[Spatial reasoning question data]
○ ○ ○

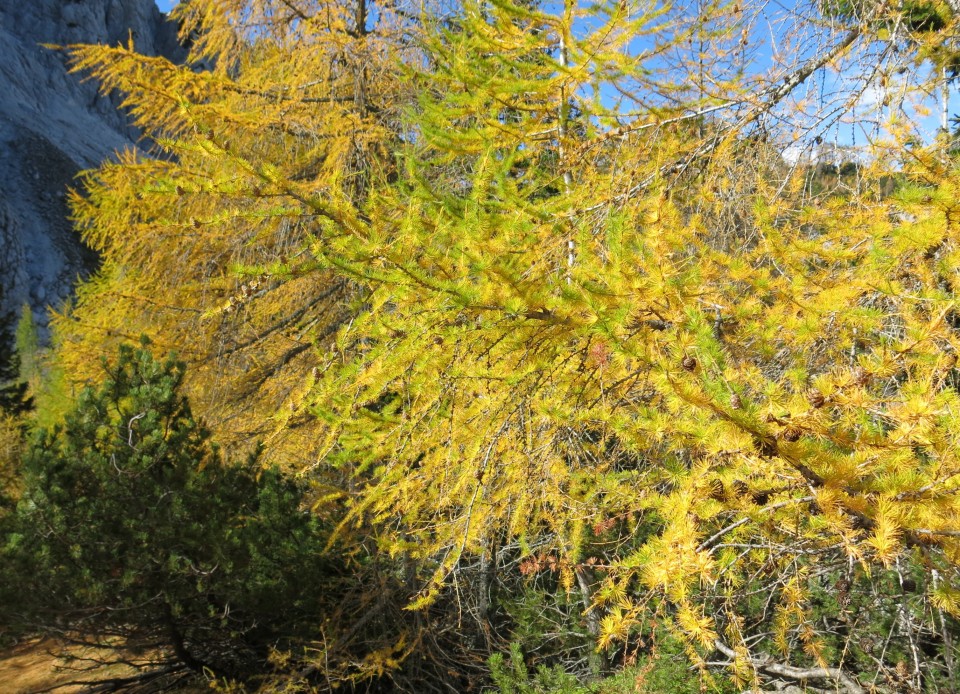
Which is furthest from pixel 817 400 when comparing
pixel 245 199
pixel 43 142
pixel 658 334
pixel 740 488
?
pixel 43 142

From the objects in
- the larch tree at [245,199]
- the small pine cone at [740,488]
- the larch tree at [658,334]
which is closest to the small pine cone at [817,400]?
the larch tree at [658,334]

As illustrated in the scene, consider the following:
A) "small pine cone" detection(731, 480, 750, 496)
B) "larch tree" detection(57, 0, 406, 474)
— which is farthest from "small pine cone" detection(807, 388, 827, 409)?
"larch tree" detection(57, 0, 406, 474)

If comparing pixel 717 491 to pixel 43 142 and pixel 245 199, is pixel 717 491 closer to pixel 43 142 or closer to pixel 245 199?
pixel 245 199

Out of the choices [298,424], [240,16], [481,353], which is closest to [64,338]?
[298,424]

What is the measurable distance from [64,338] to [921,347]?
6756mm

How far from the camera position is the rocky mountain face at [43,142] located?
40625 millimetres

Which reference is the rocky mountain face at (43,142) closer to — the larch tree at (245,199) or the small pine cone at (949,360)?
the larch tree at (245,199)

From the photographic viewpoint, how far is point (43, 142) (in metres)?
44.8

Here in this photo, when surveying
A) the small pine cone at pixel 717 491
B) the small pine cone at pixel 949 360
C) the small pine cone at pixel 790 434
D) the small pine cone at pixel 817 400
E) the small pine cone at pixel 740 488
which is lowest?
the small pine cone at pixel 717 491

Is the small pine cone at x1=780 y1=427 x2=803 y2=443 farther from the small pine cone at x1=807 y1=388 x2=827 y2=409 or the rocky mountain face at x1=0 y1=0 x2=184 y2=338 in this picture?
the rocky mountain face at x1=0 y1=0 x2=184 y2=338

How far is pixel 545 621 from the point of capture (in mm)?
5535

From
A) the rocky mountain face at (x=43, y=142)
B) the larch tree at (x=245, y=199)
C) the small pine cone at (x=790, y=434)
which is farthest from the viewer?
the rocky mountain face at (x=43, y=142)

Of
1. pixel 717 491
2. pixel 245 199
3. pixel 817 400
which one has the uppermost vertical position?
pixel 245 199

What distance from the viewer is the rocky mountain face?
133ft
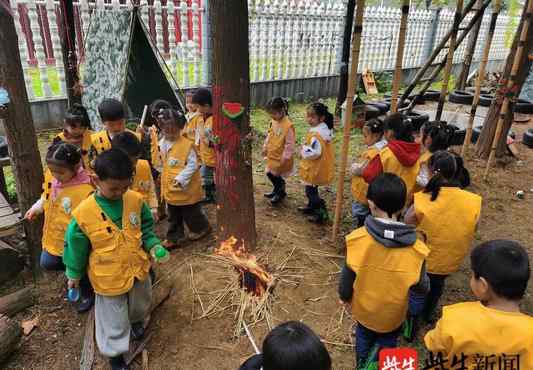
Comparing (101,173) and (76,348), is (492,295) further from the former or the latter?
(76,348)

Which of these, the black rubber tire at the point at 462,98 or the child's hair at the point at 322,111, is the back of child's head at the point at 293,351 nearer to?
the child's hair at the point at 322,111

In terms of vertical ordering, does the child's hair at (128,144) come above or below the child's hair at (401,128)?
below

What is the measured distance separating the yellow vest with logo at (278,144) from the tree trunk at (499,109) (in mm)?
3827

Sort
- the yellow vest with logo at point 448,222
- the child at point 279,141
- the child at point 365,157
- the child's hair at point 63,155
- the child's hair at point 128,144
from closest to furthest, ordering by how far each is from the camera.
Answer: the child's hair at point 63,155
the yellow vest with logo at point 448,222
the child's hair at point 128,144
the child at point 365,157
the child at point 279,141

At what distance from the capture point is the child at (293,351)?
4.21 feet

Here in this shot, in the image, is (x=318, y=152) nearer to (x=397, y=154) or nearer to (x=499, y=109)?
(x=397, y=154)

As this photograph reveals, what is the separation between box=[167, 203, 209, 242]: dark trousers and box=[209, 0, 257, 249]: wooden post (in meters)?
0.52

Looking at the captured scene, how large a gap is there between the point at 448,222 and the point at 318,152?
77.0 inches

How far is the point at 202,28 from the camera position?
9375 millimetres

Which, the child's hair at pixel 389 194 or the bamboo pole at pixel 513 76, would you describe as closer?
the child's hair at pixel 389 194

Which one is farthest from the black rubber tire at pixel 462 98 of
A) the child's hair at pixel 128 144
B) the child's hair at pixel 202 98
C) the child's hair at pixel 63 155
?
the child's hair at pixel 63 155

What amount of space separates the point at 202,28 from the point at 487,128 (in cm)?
668

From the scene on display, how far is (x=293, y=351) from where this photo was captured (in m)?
1.29

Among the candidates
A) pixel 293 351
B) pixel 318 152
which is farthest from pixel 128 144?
pixel 293 351
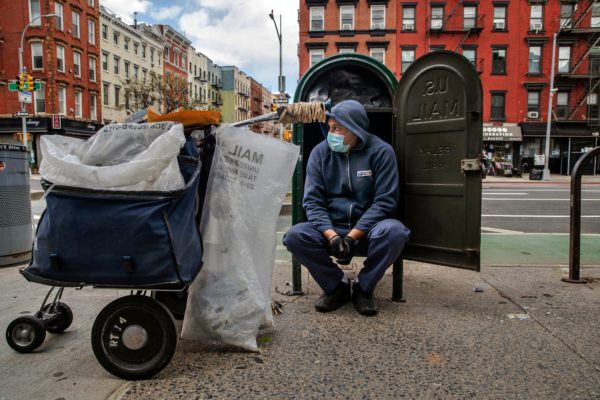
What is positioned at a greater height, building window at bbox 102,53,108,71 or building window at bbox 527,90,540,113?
building window at bbox 102,53,108,71

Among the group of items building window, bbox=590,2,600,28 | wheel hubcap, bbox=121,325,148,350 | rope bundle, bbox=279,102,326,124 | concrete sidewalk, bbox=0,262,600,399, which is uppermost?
building window, bbox=590,2,600,28

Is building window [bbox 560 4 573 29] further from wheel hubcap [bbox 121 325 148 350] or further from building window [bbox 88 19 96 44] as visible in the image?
wheel hubcap [bbox 121 325 148 350]

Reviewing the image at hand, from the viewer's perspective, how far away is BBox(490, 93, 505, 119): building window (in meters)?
33.6

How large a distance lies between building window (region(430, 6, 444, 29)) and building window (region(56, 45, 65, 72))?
28369 mm

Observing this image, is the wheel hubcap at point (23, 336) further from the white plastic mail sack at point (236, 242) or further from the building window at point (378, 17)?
the building window at point (378, 17)

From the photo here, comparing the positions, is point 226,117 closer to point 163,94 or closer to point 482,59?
point 163,94

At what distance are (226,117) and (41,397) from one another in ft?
240

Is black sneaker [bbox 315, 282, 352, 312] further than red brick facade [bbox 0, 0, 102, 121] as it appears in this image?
No

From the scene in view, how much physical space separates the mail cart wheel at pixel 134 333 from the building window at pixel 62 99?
3623 centimetres

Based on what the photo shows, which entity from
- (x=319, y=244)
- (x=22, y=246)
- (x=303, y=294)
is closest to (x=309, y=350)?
(x=319, y=244)

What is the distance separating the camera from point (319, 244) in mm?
3238

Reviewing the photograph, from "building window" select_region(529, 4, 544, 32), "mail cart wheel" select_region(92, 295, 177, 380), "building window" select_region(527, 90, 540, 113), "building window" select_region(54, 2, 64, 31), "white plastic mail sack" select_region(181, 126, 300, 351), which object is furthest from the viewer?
"building window" select_region(527, 90, 540, 113)

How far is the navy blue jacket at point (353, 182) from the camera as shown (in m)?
3.32

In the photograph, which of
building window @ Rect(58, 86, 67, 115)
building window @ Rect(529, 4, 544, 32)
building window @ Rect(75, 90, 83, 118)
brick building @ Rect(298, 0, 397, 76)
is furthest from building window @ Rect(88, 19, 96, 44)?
building window @ Rect(529, 4, 544, 32)
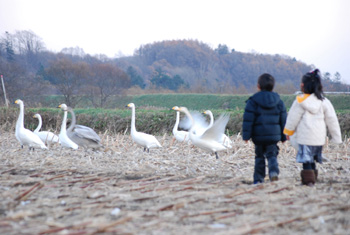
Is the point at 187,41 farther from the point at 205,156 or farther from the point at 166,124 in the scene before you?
the point at 205,156

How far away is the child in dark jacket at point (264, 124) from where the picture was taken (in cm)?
502

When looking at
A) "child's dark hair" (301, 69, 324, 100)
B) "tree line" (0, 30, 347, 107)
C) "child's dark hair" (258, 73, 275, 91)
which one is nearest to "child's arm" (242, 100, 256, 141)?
"child's dark hair" (258, 73, 275, 91)

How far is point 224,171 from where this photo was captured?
6.14m

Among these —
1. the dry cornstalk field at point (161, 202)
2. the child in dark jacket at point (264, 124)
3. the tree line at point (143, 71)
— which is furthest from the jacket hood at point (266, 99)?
the tree line at point (143, 71)

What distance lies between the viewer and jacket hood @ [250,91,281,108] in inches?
197

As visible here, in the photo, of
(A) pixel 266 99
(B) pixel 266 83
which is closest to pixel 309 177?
(A) pixel 266 99

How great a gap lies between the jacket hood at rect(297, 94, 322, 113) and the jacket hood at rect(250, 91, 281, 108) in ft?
1.09

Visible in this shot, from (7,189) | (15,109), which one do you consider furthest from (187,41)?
(7,189)

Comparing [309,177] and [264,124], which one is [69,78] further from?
[309,177]

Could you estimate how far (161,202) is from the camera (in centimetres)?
395

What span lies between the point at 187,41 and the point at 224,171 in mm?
54235

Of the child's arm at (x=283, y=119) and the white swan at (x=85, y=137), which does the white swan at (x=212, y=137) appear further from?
the white swan at (x=85, y=137)

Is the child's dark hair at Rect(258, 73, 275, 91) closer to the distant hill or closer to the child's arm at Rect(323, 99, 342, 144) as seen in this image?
the child's arm at Rect(323, 99, 342, 144)

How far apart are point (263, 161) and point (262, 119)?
0.60 metres
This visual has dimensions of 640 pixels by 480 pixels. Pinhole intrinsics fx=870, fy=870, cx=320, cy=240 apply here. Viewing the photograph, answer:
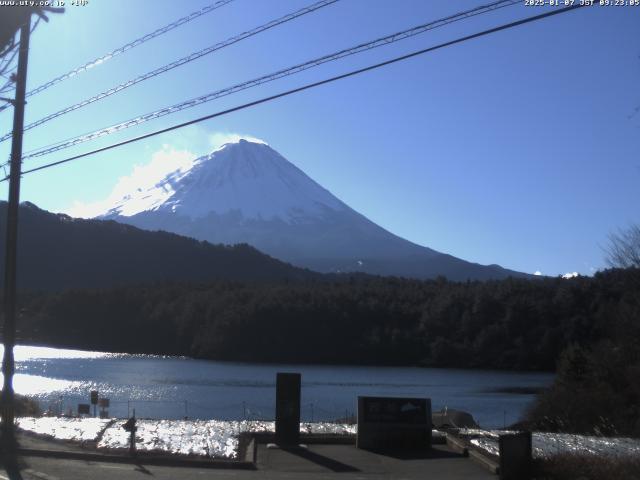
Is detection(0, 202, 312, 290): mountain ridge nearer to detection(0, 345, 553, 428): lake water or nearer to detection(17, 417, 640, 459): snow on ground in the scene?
detection(0, 345, 553, 428): lake water

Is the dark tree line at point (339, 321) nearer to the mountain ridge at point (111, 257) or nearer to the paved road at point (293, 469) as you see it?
the mountain ridge at point (111, 257)

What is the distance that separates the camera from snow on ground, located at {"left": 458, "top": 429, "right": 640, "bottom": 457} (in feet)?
51.1

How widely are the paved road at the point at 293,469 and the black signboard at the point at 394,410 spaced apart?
91 centimetres

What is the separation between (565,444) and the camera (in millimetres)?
17000

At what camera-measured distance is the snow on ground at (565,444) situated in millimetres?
15586

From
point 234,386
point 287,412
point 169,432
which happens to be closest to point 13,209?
point 169,432

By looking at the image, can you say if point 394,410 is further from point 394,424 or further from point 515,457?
point 515,457

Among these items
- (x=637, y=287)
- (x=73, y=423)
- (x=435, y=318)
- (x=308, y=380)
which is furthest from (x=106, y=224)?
(x=73, y=423)

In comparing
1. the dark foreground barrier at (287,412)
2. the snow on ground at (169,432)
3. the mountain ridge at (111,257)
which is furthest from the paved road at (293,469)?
the mountain ridge at (111,257)

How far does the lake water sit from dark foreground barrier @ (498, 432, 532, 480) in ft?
69.6

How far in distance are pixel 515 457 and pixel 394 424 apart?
3990 millimetres

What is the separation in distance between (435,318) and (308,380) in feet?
85.7

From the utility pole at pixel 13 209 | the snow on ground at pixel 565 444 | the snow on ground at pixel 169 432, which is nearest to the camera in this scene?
the snow on ground at pixel 565 444

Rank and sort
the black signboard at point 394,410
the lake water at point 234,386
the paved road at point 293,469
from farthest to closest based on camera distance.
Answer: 1. the lake water at point 234,386
2. the black signboard at point 394,410
3. the paved road at point 293,469
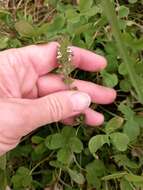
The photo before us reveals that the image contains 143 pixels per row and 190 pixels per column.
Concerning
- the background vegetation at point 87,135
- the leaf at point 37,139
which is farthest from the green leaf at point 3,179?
the leaf at point 37,139

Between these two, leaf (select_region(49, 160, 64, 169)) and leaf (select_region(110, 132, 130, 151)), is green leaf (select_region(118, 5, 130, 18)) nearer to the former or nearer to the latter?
leaf (select_region(110, 132, 130, 151))

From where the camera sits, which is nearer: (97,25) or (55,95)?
(55,95)

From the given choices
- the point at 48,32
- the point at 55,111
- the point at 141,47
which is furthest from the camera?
the point at 48,32

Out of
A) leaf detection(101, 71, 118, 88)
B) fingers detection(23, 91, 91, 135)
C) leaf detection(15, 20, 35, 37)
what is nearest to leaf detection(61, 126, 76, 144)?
fingers detection(23, 91, 91, 135)

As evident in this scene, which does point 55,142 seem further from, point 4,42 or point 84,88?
point 4,42

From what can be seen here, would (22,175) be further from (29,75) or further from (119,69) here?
(119,69)

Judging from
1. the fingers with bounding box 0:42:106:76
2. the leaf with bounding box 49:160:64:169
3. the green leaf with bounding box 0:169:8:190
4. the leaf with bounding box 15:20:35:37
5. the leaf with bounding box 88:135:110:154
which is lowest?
the green leaf with bounding box 0:169:8:190

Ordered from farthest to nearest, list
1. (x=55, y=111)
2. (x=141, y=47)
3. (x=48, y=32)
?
(x=48, y=32) → (x=141, y=47) → (x=55, y=111)

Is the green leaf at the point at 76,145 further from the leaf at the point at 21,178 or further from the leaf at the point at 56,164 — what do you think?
the leaf at the point at 21,178

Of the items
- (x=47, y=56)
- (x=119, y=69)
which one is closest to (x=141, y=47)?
(x=119, y=69)
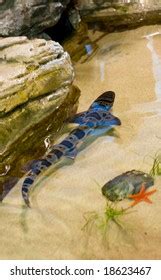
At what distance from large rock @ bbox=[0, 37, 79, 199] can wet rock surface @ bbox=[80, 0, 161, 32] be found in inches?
101

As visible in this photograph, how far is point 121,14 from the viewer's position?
300 inches

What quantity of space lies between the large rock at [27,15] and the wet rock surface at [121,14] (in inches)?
43.4

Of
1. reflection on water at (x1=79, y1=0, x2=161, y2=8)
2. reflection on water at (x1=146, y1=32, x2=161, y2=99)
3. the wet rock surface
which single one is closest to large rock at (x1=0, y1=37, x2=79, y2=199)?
reflection on water at (x1=146, y1=32, x2=161, y2=99)

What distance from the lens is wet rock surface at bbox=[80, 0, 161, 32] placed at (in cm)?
755

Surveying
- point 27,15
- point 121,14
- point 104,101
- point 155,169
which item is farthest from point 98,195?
point 121,14

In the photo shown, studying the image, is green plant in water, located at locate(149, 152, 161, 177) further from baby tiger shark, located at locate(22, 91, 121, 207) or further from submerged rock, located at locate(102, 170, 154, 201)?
baby tiger shark, located at locate(22, 91, 121, 207)

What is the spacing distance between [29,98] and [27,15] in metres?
1.85

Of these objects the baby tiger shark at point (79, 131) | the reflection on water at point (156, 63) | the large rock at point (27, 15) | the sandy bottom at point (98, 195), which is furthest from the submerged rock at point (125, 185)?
the large rock at point (27, 15)

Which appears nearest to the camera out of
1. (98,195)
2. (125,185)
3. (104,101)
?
(125,185)

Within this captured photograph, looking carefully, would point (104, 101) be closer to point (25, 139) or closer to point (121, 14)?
point (25, 139)

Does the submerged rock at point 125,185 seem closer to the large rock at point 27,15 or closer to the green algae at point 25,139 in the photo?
the green algae at point 25,139

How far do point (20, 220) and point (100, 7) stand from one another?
464 centimetres

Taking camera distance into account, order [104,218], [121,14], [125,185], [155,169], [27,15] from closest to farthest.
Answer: [104,218] → [125,185] → [155,169] → [27,15] → [121,14]
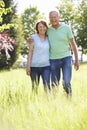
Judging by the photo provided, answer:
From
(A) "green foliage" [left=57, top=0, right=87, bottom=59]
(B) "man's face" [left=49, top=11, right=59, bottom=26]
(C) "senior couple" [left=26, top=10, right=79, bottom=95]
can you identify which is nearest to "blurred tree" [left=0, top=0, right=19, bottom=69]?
(A) "green foliage" [left=57, top=0, right=87, bottom=59]

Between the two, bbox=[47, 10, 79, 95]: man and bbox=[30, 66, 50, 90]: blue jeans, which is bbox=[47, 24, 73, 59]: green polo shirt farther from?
bbox=[30, 66, 50, 90]: blue jeans

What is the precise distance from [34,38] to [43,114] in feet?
9.86

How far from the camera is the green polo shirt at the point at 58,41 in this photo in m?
7.68

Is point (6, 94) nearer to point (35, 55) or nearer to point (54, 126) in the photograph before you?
point (35, 55)

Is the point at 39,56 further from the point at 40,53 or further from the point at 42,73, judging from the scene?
the point at 42,73

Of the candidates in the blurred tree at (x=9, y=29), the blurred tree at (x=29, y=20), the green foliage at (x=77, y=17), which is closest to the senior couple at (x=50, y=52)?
the blurred tree at (x=9, y=29)

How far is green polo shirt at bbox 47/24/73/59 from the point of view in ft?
25.2

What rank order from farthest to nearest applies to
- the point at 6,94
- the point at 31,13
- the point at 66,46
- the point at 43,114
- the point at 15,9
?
the point at 31,13 < the point at 15,9 < the point at 66,46 < the point at 6,94 < the point at 43,114

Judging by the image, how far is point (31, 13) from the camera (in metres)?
65.5

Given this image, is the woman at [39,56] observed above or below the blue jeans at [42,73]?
above

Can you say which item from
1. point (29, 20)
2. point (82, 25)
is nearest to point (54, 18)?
point (82, 25)

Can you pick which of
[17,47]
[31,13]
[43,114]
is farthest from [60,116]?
[31,13]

○ ○ ○

_Aim of the exercise_
Render the lines of the listing as a numbered list, from the line containing "Can you pick which of" through the last line, inclusive, omitting blank lines.

_Correct response_
1. Can you pick which of
2. [17,47]
3. [31,13]
4. [43,114]
5. is farthest from [60,116]?
6. [31,13]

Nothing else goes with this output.